---------- DATA SUPPLIED ----------

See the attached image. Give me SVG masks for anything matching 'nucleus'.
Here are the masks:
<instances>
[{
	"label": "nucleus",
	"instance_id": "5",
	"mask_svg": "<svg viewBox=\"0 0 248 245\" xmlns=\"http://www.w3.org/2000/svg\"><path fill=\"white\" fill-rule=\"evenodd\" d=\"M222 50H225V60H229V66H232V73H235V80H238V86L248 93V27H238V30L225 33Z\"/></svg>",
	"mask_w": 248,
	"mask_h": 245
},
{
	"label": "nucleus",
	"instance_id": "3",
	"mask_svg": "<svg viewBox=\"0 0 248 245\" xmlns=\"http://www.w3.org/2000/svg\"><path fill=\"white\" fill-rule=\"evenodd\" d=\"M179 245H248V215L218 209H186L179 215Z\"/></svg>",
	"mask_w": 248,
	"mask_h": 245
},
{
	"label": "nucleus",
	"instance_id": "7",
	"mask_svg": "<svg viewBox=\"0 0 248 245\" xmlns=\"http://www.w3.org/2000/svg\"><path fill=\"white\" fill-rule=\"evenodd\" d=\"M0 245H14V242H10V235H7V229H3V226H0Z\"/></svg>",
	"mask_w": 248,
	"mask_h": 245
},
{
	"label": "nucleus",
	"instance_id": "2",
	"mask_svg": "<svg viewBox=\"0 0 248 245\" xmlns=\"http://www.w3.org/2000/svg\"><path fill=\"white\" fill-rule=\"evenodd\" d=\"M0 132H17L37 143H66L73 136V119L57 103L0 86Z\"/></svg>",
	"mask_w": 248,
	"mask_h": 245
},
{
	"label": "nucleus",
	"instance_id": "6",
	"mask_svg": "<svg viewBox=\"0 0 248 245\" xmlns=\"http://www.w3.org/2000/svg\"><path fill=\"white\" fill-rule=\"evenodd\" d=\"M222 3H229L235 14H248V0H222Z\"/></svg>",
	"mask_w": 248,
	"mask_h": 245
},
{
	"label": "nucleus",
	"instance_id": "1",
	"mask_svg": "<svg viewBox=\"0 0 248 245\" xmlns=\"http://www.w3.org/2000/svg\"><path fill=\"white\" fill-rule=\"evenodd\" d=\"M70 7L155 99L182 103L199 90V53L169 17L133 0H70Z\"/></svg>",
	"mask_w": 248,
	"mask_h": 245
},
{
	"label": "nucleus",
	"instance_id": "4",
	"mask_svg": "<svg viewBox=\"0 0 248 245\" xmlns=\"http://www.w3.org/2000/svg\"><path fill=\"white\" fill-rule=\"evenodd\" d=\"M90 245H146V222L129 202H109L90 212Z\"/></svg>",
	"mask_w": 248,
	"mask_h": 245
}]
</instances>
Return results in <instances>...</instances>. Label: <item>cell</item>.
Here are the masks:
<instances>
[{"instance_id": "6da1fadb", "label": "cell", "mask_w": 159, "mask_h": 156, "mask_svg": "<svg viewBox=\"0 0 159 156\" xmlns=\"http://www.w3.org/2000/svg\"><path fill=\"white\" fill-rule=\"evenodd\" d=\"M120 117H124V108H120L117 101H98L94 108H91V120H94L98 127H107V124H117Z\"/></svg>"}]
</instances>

----------

Collect every line of the records above that contains the string "cell", matching upper and lower case exactly.

*OUTPUT FOR THIS TASK*
Return results in <instances>...</instances>. Label: <item>cell</item>.
[{"instance_id": "6da1fadb", "label": "cell", "mask_w": 159, "mask_h": 156, "mask_svg": "<svg viewBox=\"0 0 159 156\" xmlns=\"http://www.w3.org/2000/svg\"><path fill=\"white\" fill-rule=\"evenodd\" d=\"M120 117H124V108H120L117 101H98L94 108H91V120H94L98 127H107V124H117Z\"/></svg>"}]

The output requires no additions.